A Voice of America journalist, Harun Maruf, reported that the lower house had voted to reject the deal through a landslide with 168 of the 170 lawmakers nullifying all agreements between the United Arab Emirates-based company and Somaliland.
DP World have reached agreements with Somaliland over the Berbera and Bosaso ports but with the Monday vote – both deals are “null and void.” If the Upper House reaches a similar decision the President will sign it into law.
Somali parliament votes to nullify all agreements reached with UAE’s DP World; legislation affects Berbera and Bosaso port deals. Of the 170 MPs, 168 voted in favour of the legislation, 1 rejected, 1 abstained.
— Harun Maruf (@HarunMaruf) March 12, 2018
Already President Mohammed Abdullahi Farmajo and PM Ali Hassan Khayre have stated clearly that the manner in which the deals were reached breached international standards and violates the sovereignty of Somalia.
This is despite Somaliland insisting that it has a right to enter such deals. Somaliland President Muse Bihi Abdi is on record to have described Somalia’s rejection of the deal as a ‘declaration of war’.
Somaliland is internationally recognised as a semi-autonomous state of Somalia.
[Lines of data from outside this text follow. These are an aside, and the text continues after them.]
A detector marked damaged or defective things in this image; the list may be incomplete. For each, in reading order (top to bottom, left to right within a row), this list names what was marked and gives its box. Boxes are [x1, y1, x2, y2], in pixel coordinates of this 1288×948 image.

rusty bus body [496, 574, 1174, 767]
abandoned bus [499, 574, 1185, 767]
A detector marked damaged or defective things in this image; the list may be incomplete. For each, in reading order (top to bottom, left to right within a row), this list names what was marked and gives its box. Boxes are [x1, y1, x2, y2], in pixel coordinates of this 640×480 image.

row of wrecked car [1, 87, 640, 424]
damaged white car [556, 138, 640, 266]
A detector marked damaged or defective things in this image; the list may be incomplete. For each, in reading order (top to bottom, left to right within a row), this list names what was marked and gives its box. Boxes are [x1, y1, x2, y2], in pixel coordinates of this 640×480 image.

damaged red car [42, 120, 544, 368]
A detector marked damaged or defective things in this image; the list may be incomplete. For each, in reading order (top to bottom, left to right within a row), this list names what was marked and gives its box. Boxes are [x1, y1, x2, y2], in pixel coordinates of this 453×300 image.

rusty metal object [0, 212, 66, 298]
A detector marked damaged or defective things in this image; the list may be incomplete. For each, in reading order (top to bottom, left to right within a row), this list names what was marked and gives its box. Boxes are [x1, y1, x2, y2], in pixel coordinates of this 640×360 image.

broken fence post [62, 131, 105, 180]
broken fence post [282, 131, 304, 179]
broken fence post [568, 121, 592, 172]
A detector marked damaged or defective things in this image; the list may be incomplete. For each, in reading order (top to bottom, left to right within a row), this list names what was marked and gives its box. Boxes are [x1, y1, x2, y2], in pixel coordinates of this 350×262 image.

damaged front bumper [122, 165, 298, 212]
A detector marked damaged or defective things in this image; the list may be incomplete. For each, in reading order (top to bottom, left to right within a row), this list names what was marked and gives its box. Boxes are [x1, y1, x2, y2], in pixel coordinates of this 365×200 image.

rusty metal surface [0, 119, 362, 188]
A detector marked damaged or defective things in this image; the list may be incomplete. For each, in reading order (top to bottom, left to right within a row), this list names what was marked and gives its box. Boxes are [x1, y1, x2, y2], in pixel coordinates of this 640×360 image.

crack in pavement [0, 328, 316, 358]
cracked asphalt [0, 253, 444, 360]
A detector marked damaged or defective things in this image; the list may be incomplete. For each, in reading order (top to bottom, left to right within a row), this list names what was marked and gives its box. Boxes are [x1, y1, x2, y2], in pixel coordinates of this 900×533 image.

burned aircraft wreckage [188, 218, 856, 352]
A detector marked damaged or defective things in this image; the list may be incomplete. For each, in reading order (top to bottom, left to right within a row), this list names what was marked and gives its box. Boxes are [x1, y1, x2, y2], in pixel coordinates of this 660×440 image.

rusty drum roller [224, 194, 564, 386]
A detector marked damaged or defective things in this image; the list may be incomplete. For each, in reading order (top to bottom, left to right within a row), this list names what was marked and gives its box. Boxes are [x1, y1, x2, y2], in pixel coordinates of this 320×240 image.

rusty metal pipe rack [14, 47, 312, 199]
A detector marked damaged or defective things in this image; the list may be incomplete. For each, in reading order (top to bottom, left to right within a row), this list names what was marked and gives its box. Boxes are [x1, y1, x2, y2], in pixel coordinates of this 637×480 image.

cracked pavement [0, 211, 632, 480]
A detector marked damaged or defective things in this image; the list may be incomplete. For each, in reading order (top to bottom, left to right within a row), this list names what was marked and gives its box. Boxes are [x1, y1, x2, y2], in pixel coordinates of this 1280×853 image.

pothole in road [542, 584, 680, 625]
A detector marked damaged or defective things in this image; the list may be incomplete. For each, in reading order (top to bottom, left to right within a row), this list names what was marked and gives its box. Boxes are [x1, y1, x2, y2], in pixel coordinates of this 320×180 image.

Bihi insists that the state has the freedom to approve this deal that will improve the lives of its people.
The DP World chief executive officer, Sultan Ahmed bin Sulayem agrees with Somaliland’s position on the issue stressing that his comapny entered a deal with an “independent” country whose parliament approved the said deal.
Somalia has appealed to the Arab League to intervene in this dispute that risks souring relations with the United Arab Emirates.
Brief about Somaliland
Somaliland located in the north of Somalia declared unilateral independence from Somalia on May 18, 1991. It has been under pressure to hold talks with Somalia which have so far been futile.
The region can boast of an army, its own currency and legal system. The territory has been experiencing stability and economic prosperity and has been influential in the fight against piracy and terrorism in the Horn of Africa.
26 years of diplomatic isolation has made it difficult for Somaliland to have access to loans from the World Bank and the International Monetary Fund.